# [What you will do]
Copy out every record that follows, word for word.

# [Records supplied]

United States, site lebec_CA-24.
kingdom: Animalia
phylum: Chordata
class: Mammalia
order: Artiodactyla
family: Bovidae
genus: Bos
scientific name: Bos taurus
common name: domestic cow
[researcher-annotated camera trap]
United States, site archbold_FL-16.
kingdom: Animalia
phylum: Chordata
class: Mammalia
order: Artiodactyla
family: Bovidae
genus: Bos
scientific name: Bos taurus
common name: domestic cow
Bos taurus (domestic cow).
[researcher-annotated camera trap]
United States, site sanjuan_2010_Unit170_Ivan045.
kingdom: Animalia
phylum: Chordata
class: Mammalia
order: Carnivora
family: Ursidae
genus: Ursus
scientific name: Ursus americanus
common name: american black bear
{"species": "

# [Answer to the problem]
United States, site lebec_CA-24.
kingdom: Animalia
phylum: Chordata
class: Mammalia
order: Artiodactyla
family: Bovidae
genus: Bos
scientific name: Bos taurus
common name: domestic cow
[researcher-annotated camera trap]
United States, site archbold_FL-16.
kingdom: Animalia
phylum: Chordata
class: Mammalia
order: Artiodactyla
family: Bovidae
genus: Bos
scientific name: Bos taurus
common name: domestic cow
Bos taurus (domestic cow).
[researcher-annotated camera trap]
United States, site sanjuan_2010_Unit170_Ivan045.
kingdom: Animalia
phylum: Chordata
class: Mammalia
order: Carnivora
family: Ursidae
genus: Ursus
scientific name: Ursus americanus
common name: american black bear
{"species": "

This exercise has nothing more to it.